VGG Architecture that Passed Assignment doesn't learn Cats vs. Dogs

My lab ID is ilkmrowr.

After successfully completing the assignment, I tried the last cell, which trains the VGG architecture to see how well it works. Although I did not encounter timeout errors, the net did not learn the dataset - its accuracy was ~ 50%.

So, I created another notebook (C1W4_Testing), where I experimented and found smaller networks performed much better. I suspect the issue was one of overtraining, but don’t know how to verify that - i.e. how can I get metrics to output training as well as validation set accuracy? I can’t find that in the docs.

I also experimented with a sequential architecture, which I thought was equivalent to my final functional style architecture. Oddly, the sequential architecture performed much better than the functional style architecture, though drastically more slowly. Does this make sense?

If I want to post some of my code and questions to StackOverflow, would that violate any of Coursera’s terms – as long as I don’t explicitly identify the code as Coursera related?

i.e.

# For reference only.
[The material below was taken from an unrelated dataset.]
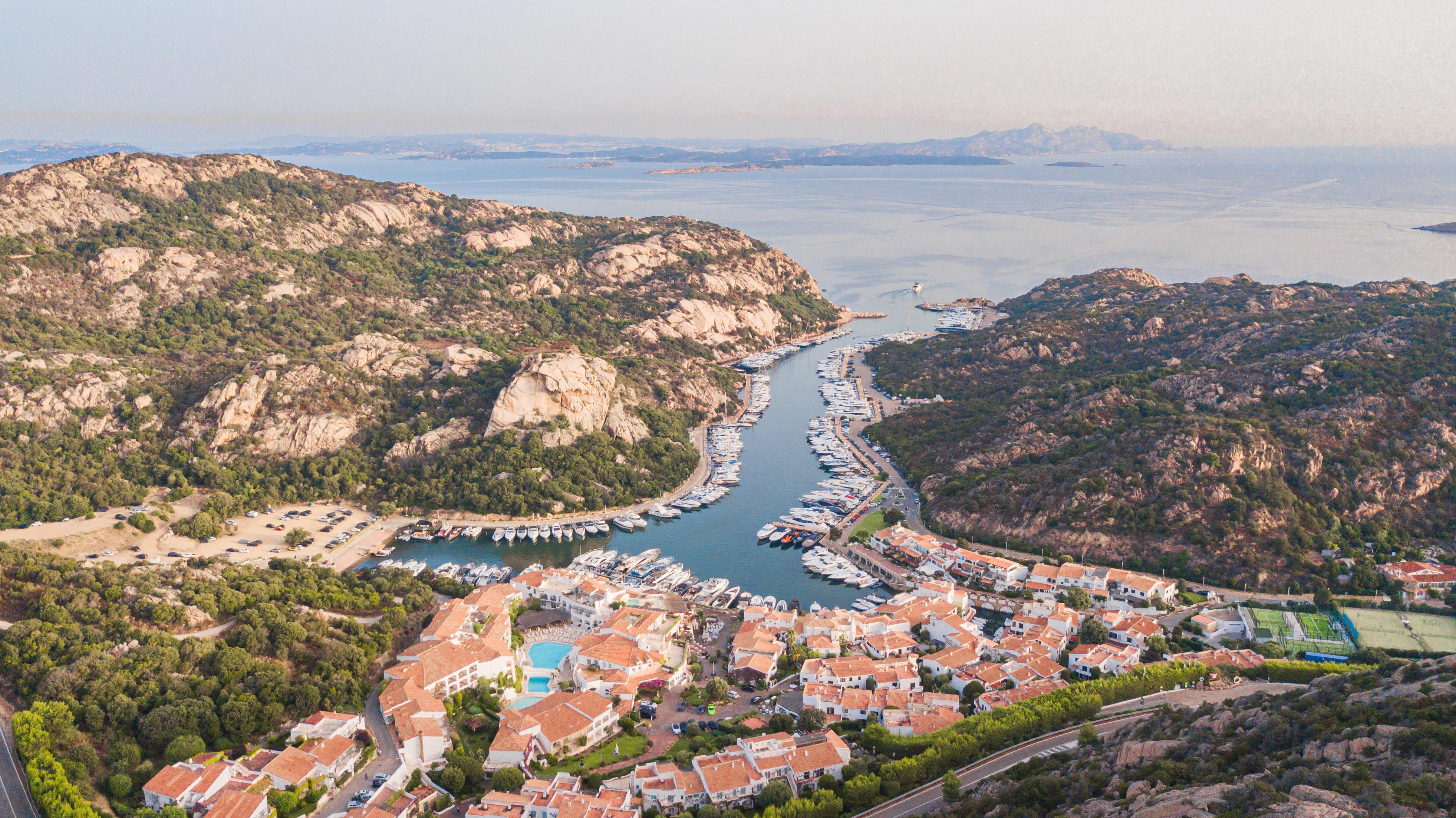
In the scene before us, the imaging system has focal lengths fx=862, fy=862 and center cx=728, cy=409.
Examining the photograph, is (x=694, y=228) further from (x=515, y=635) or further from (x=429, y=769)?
(x=429, y=769)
Please do not uncomment in Coursera Labs because it might cause the grader to time out.
# You can upload your notebook to Colab instead if you want to try the code below.

# Download the dataset
dataset = tfds.load('cats_vs_dogs', split=tfds.Split.TRAIN, data_dir='data/')

# Initialize VGG with the number of classes 
vgg = MyVGG(num_classes=2)

# Compile with losses and metrics
vgg.compile(optimizer='adam', loss='sparse_categorical_crossentropy', metrics=['accuracy'])

# Define preprocessing function
def preprocess(features):
   # Resize and normalize
   image = tf.image.resize(features['image'], (224, 224))
   return tf.cast(image, tf.float32) / 255., features['label']

# Apply transformations to dataset
dataset = dataset.map(preprocess).batch(32)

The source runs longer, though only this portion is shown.